Bangladesh is set to export maids to Saudi Arabia. This decision may turn out to be a misstep with the possibility of losing again the 'rediscovered' labour market which was out of the reach for Bangladeshis for around seven years due to their alleged involvement in unlawful activities.
Unlike male workers, maids export is troublesome. They are from poor families and deployed in a new opulent environment with many modern household appliances quite unknown to them. Most importantly, there are risks of insecurity, ill-treatment, long working hours, non-payment of wages and forced involvement in immoral activities.
There is sheer scope of debauchery by maids not necessarily with the involvement of the members of their employers' families, but most likely with their own country's male workers who are abundantly available around them. These male workers, mostly bachelors and those who are married are away from their homes for a long time, generally for two years, are likely to lure these maids away from their employers' houses and subsequently these maids will be registered as runaways.
Runaway is an acute predicament in Saudi Arabia and it prompts several maid supplying countries to either put a stop to the exports of domestic helpers or to toughen the procedures and conditions for their deployment. When contacted by this writer, the diplomatic missions of the major maid exporting countries to the Kingdom like Indonesia, Philippines and Sri Lanka have confirmed that there is a severe runaway problem and they are finding it difficult to deal with it.
Indonesian government has taken a decision to stop sending domestic workers to all Arab countries citing a reason that it is contrary to its country's 'self-esteem and dignity'. The decision came after the newly elected Indonesian President Joko Jokowi Widodo, vowed to make an end to this ignominious practice.
Bangladesh will initially supply an army of 120,000 workforce with a deployment of 10,000 a month. They are mainly maids, housekeepers and drivers. This number is considered a cumin seed in a camel's mouth since the Kingdom is currently in dire need of a huge number of such domestic helpers.
In the face of growing shortage of domestic workers, there has been brisk illegal trade of maids in the Saudi market with a maid being sold between SR30,000 and SR50,000 (SR1=BDT20+). The skyrocketing demand coupled with inhospitable working conditions is increasingly encouraging existing maids to desert their current workplaces to join new employers for higher pays and in the way, many of them are caught in the tangled web of human traffickers who, sometimes, force them to get involved in immoral acts.
To stop maids' defection, the labour ministers of the Gulf Cooperation Council (GCC, of which Saudi Arabia is a member) recently unanimously agreed on certain terms in the contracts of the domestic helpers in order to improve their widely criticised working conditions. The new contracts stipulate that household workers will enjoy a weekly day off, annual leave and the right to live outside their employer's house. Under the contract, domestic helpers are also entitled to end of service indemnity and overtime pay for extra work for a maximum of two hours daily, in addition to banning employers from confiscating their passports.

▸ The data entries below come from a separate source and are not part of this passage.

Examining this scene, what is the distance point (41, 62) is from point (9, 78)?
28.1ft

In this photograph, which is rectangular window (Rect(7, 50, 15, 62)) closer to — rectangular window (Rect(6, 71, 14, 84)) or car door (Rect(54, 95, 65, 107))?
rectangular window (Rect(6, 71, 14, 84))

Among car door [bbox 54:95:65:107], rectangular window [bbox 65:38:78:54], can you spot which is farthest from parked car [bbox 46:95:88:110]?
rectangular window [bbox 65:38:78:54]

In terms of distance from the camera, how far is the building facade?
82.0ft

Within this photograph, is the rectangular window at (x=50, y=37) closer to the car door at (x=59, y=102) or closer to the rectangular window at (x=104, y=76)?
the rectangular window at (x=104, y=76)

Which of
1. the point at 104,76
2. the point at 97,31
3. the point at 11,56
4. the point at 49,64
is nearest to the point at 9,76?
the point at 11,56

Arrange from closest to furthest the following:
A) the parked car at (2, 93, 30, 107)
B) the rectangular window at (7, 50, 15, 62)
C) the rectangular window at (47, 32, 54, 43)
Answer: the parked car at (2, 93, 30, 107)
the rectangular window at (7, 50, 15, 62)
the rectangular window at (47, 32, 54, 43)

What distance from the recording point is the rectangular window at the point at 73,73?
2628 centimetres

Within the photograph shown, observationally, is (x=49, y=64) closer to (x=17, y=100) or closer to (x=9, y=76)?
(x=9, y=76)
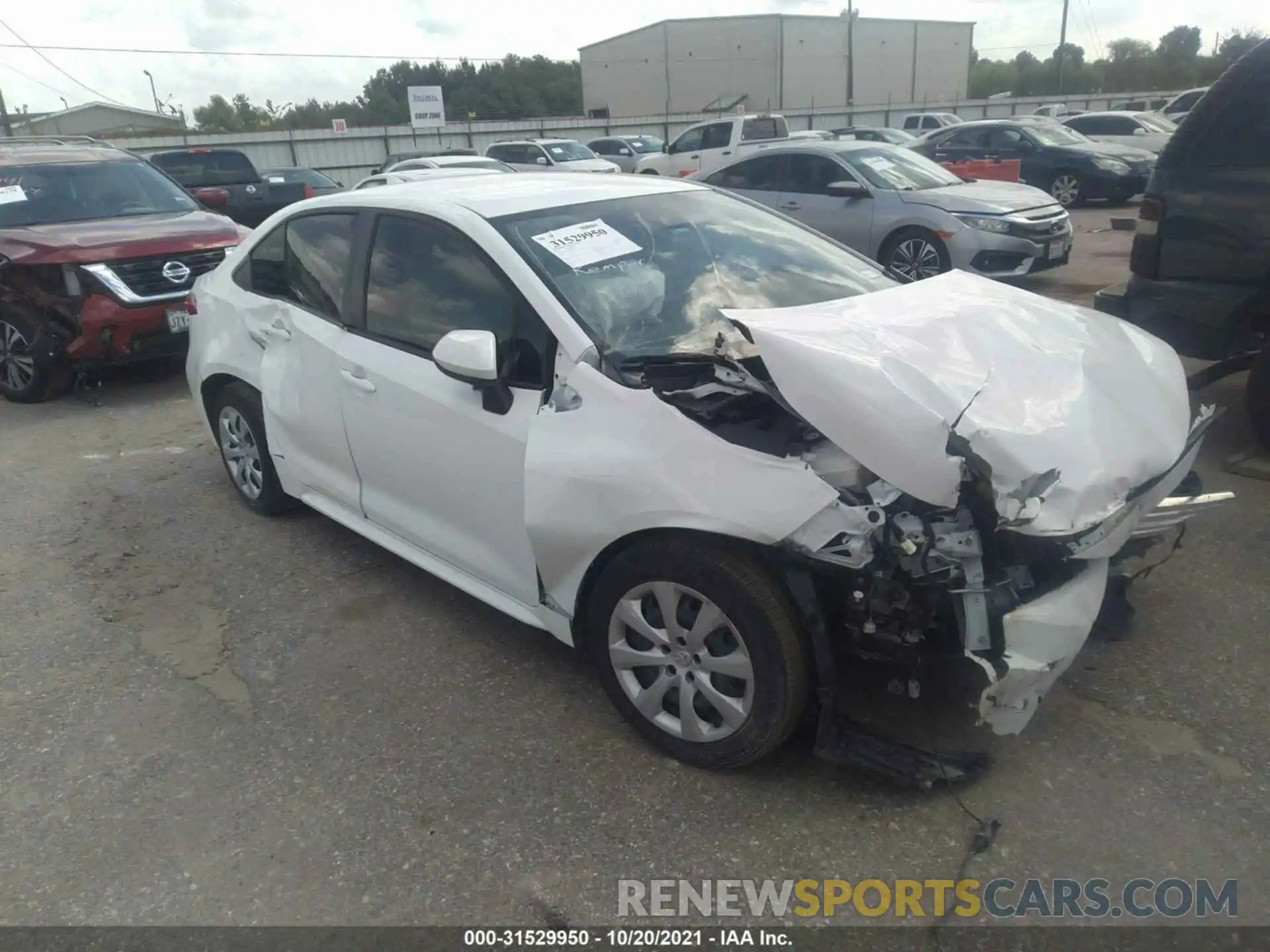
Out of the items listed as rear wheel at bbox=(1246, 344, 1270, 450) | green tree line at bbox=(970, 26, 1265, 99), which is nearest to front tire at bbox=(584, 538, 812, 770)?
rear wheel at bbox=(1246, 344, 1270, 450)

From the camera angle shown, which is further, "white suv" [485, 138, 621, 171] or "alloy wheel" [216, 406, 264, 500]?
"white suv" [485, 138, 621, 171]

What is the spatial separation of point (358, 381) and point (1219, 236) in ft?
14.0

Saudi Arabia has already put in place tough laws for employers of domestic helpers. First-time violators are fined SR2,000 and a one-year ban on the further recruitment of maids. Second-time violators will be slapped with a fine of SR5,000 with a recruitment ban for three years. And there is stringent punishment for the third-time violators who will risk a lifetime ban and a fine of SR10,000.
On the other hand, if maids breach their contracts, they will be punished with SR2,000 fine and prevented forever from working in the Kingdom and will be liable to pay their repatriation expenses. Under the new regulations, maids are obliged to adhere to Saudi customs, traditions, religious teachings, family values and secrets.
In order to organise its labour market and cope with the growing problems, Saudi Arabia has set up a first-of-its-kind multilingual communication centre to address complaints and grievances of its estimated 1.2 million domestic workers. The centre, well equipped to respond to queries and complaints of maids in eight languages, will also look into disputes between employers and employees in an attempt to resolve them amicably between five and 10 working days. If disputes don't end, plaintiffs can file their complaints to the labour court within 10 days for further action.
Bangladesh should give a second thought before getting into exporting of its maid workers when other suppliers are balking at further deployments of their domestic helpers in Saudi Arabia. Bangladesh should keep in mind that once it had lost the Saudi labour market mainly because of its workers' petty crimes and if domestic helpers are exported in bulk there will undoubtedly be an outbreak of the identical incidents which are likely to add insult to injury if runaway maids are, too, engaged in anti-social activities.